There are historic depictions of the Prophet, such as from the Ottoman period, done under the Ottoman Sultans, who were Orthodox Muslims. The Islamic rulings forbidding the depiction of the Prophet come from the last half of the 20th century, from al-Azhar and other institutions, and are all debatable.
The entire issue is about respect. Is it respectful to create drawings of the Prophet or name objects with his name? It is not a 100% clear issue regardless of what some might say, but as a Muslim who wishes to gain the favor of Allah, I'd take the safer road of not depicting him or naming objects with his name.
But, if someone else does it, in my opinion it doesn't necessitate the least bit of attention or condemnation. In Islam, according to the Fiqh al-Awlawiyyat (the Law of Priorities), what is clear and distinct wins over what is unclear and debatable. Kindness and forgiveness are clear and central tenets of Islam, while it is debatable whether depicting the Prophet is forbidden, for this reason the situation requires kindness and forgiveness, not condemnation.
If a person creates an image of the Prophet, he has done something questionable, but people do questionable things all the time.

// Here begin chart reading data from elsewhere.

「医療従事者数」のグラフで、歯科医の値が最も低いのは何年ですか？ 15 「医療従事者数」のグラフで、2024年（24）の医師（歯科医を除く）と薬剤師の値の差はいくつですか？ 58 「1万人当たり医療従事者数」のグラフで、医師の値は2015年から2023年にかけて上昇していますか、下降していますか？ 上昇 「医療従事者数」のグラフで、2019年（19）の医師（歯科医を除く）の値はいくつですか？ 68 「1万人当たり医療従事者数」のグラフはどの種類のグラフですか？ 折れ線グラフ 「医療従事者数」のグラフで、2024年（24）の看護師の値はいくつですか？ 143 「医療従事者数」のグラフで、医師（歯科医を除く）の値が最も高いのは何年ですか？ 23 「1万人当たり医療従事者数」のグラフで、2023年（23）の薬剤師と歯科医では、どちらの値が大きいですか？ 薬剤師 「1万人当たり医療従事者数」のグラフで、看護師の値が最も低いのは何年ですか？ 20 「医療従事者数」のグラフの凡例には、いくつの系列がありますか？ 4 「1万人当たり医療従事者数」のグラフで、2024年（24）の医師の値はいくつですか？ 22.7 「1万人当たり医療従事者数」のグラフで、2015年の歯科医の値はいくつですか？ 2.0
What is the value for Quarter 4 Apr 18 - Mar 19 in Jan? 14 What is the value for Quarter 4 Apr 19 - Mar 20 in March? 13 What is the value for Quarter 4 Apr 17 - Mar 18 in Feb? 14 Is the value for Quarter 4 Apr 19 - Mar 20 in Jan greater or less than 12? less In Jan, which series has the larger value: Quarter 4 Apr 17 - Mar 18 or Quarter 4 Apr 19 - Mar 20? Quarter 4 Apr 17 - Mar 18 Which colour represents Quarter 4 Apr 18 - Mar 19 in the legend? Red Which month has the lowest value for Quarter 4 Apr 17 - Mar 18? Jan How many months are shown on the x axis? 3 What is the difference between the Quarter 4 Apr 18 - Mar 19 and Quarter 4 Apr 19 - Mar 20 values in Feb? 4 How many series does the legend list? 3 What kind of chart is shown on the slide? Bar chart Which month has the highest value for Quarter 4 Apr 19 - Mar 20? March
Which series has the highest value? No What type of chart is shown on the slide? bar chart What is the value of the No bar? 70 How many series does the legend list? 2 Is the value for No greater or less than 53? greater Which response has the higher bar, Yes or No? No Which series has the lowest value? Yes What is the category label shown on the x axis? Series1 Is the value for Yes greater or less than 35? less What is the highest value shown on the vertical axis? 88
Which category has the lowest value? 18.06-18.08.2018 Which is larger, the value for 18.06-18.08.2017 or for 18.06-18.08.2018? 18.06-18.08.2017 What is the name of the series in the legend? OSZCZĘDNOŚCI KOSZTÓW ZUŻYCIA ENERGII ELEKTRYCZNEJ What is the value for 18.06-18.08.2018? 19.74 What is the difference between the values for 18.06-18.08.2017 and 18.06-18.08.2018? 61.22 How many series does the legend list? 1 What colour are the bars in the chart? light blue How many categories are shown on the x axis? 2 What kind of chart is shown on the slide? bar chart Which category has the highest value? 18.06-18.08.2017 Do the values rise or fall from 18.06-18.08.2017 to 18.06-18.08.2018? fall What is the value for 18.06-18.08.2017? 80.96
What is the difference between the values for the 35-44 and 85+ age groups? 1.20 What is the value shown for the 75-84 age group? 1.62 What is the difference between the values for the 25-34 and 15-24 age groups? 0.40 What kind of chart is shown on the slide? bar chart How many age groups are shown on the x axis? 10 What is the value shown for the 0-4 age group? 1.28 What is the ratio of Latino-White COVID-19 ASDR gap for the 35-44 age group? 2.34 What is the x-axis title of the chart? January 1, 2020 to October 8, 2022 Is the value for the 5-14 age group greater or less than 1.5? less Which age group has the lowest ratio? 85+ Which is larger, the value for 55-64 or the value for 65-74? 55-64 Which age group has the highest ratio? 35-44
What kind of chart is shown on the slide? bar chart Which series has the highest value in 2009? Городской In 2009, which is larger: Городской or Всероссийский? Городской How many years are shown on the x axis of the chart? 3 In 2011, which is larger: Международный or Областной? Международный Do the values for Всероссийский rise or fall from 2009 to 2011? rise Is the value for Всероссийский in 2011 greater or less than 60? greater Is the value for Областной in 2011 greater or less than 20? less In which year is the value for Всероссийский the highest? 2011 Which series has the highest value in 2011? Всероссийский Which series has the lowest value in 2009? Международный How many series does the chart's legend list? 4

If the person did it with a good intention, then his intention is what counts.
And if the person did it with a bad intention, it should be left to God to deal with him and the Muslims in general should simply avoid and ignore him as the Quran commands when dealing with such people (7:199, 6:68, 28:55).
The Quran doesn't even include any punishment or condemnation for people who make fun of Quranic verses, but simply asks Muslims to avoid and ignore such people.
Those who make a big deal out of people making fun of the Prophet or the Quran haven't understood Islam correctly and are trying to fill an emptiness and purposelessness in their own lives through hating on some random fool. If those people who are so quick to join anti-depiction protests were as quick to help the poor, to go and plant trees, to fix roads, or to read Quran, their countries would have fewer problems.
But since it feels so good to hate and be angry at someone (it makes one forget one's own faults and shortcomings), these people would rather do that instead of planting a tree or cleaning up a road, things that don't give you adrenaline rushes and don't usually get you TV coverage.